Objective: To investigate the effect of a 1-year coaching program for healthy physical activity on perceived health status, body function, and activity limitation in patients with early rheumatoid arthritis.
Methods: A total of 228 patients (169 women, 59 men, mean age 55 years, mean time since diagnosis 21 months) were randomized to 2 groups after assessments with the EuroQol visual analog scale (VAS), Grippit, Timed-Stands Test, Escola Paulista de Medicina Range of Motion scale, walking in a figure-of-8, a visual analog scale for pain, the Health Assessment Questionnaire disability index, a self-reported physical activity questionnaire, and the Disease Activity Score in 28 joints. All patients were regularly seen by rheumatologists and underwent rehabilitation as prescribed. Those in the intervention group were further individually coached by a physical therapist to reach or maintain healthy physical activity (> or =30 minutes, moderately intensive activity, most days of the week).

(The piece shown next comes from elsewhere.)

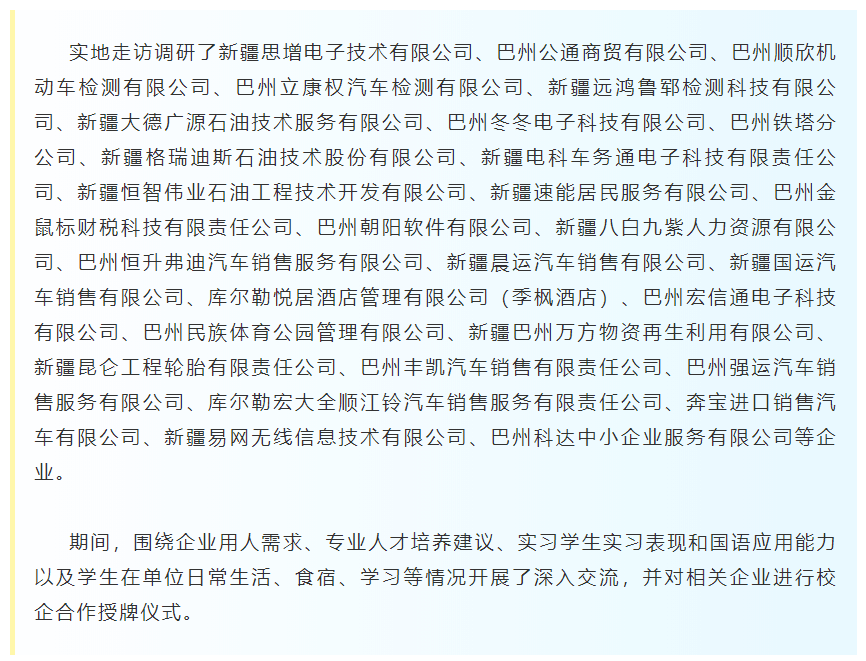 实地走访调研了新疆思增电子技术有限公司、巴州公通商贸有限公司、巴州顺欣机动车检测有限公司、巴州立康权汽车检测有限公司、新疆远鸿鲁郓检测科技有限公司、新疆大德广源石油技术服务有限公司、巴州冬冬电子科技有限公司、巴州铁塔分公司、新疆格瑞迪斯石油技术股份有限公司、新疆电科车务通电子科技有限责任公司、新疆恒智伟业石油工程技术开发有限公司、新疆速能居民服务有限公司、巴州金鼠标财税科技有限责任公司、巴州朝阳软件有限公司、新疆八白九紫人力资源有限公司、巴州恒升弗迪汽车销售服务有限公司、新疆晨运汽车销售有限公司、新疆国运汽车销售有限公司、库尔勒悦居酒店管理有限公司（季枫酒店）、巴州宏信通电子科技有限公司、巴州民族体育公园管理有限公司、新疆巴州万方物资再生利用有限公司、新疆昆仑工程轮胎有限责任公司、巴州丰凯汽车销售有限责任公司、巴州强运汽车销售服务有限公司、库尔勒宏大全顺江铃汽车销售服务有限责任公司、奔宝进口销售汽车有限公司、新疆易网无线信息技术有限公司、巴州科达中小企业服务有限公司等企业。

期间，围绕企业用人需求、专业人才培养建议、实习学生实习表现和国语应用能力以及学生在单位日常生活、食宿、学习等情况开展了深入交流，并对相关企业进行校企合作授牌仪式。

Results: The retention rates after 1 year were 82% in the intervention group and 85% in the control group. The percentages of individuals in the intervention and control groups fulfilling the requirements for healthy physical activity were similar before (47% versus 51%; P > 0.05) and after (54% versus 44%; P > 0.05) the intervention. Analyses of outcome variables indicated improvements in the intervention group over the control group in the EuroQol VAS (P = 0.025) and muscle strength (Timed-Stands Test; P = 0.000) (Grippit; P = 0.003), but not in any other variables assessed.
Conclusion: A 1-year coaching program for healthy physical activity resulted in improved perceived health status and muscle strength, but the mechanisms remain unclear, as self-reported physical activity at healthy level did not change.